Last Saturday, November 19th, was the funeral for my friend’s seventeen-year-old son. It was heart breaking and I had not been looking forward to it all week. You see, my friend had ask me to pray the final prayer of the service and for all my wit and humor … I had nothing. How do you give words after the loss of a child?!?
On top of that, I have a friend, a mentor, who has been in “my corner” for years and last week, he had a pretty massive heart attack and the prognosis is not good. In fact, it is as bad as it can get. So, here I sit trying to pull something positive from this week while I am barely holding it together.
Then, something hit me; put my feelings down on paper. Write everything down. The good, the bad, the pain, the feelings of loneliness and the feelings of desperation. I wrote and I wrote and I wrote, all week. Cut off in traffic? Write it down. Feeling down because you haven’t seen any sun for five days? Write it down. Pray for my best friend and his family after a loss of their youngest child? Write it down! Listen to one of the best men I have ever known tell me while I am holding his hand, that “this hospice ‘thing’ is a one way door, but I am ready and I am not afraid.” WRITE IT DOWN!!!

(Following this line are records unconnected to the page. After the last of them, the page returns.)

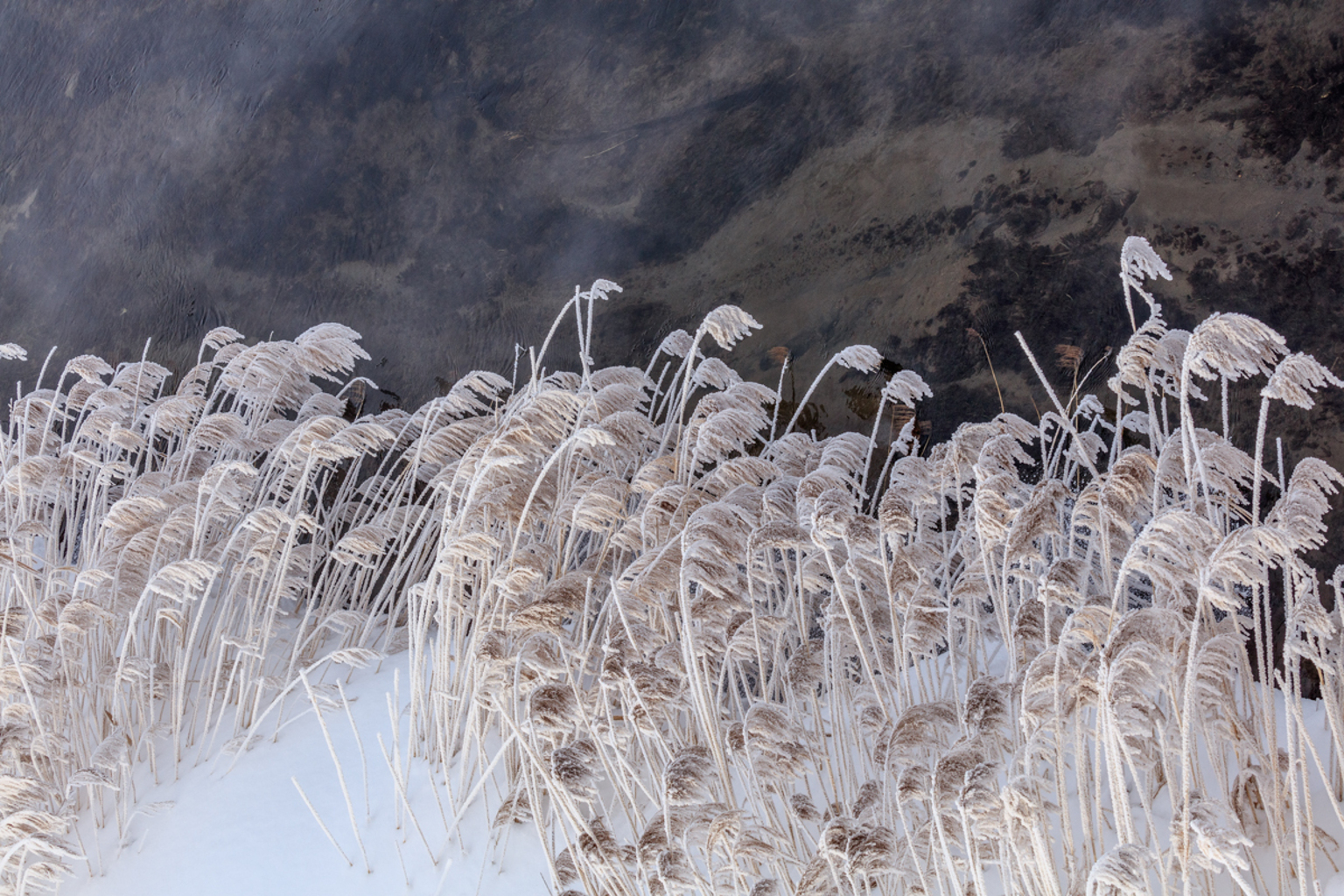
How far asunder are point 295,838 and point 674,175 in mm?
2944

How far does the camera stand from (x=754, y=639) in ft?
6.70

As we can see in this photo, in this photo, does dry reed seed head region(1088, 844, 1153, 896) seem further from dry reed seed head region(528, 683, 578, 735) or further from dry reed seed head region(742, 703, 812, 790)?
dry reed seed head region(528, 683, 578, 735)

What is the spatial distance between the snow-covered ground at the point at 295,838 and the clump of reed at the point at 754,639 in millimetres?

I wrote down pages of things! Things I saw, things I experienced and things that I thought about after. At the end of the week, I went back through my notes and saw a pattern. After going through them again, I pulled out the pattern and spoke about it, at this young man’s funeral.
Loss is painful.
Loss is a thief in the night that gives no care for age or reason. It is a self-serving entity that gives no care of emotion, status or age. It is a monster that can enter on a whisper and leave with world shattering guilt and heartbreak.
But we can hold fast to the fact that we can pull a couple very important truths from this “whisperer.”
Loss is a thief and a liar. Something precious has been stolen here … from all of us. But what we have to remember here is that we don’t “feel” the loss, we feel the REMORSE of the loss, the emotional disconnect from it, the absence, the emptiness. Luckily there is a plan for coping with it and that is the Gathering, such as the gathering in this room, the connection to each other and the celebration of a life that we all got to touch and that touched us in return. If we join together and stand as group, as a family, with one common goal, that thief has no hold because the flock is always stronger than the individual.
Secondly, loss can be considered a final step; so final that it is hard to think of what to do next, but we must focus on the fact that it is not the last step in the process. The last step … is redemption. The clearing away of sickness, fear and confusion. Voices are calmed and situations finished and burdens are lifted and addictions are relieved. In the race of life this is the finishing of the race but not everyone finishes the full race, some stumble, struggle and for whatever reason can’t go on and they fall into their trainer’s arms and as he catches them he faintly whispers in their ear, “well done good and faithful servant, your race is over but I have got you from here.”
How we deal with loss is just as important as how we deal with life and how we CONDUCT ourselves in the face of it is just as important as it is in the wake of it.
I know it’s a Holiday week, I know we are all looking forward to some “family time.” This Thanksgiving, remember what family really means, hug them a little bit longer and stand behind them and support them because it will Turn It Around … for everyone.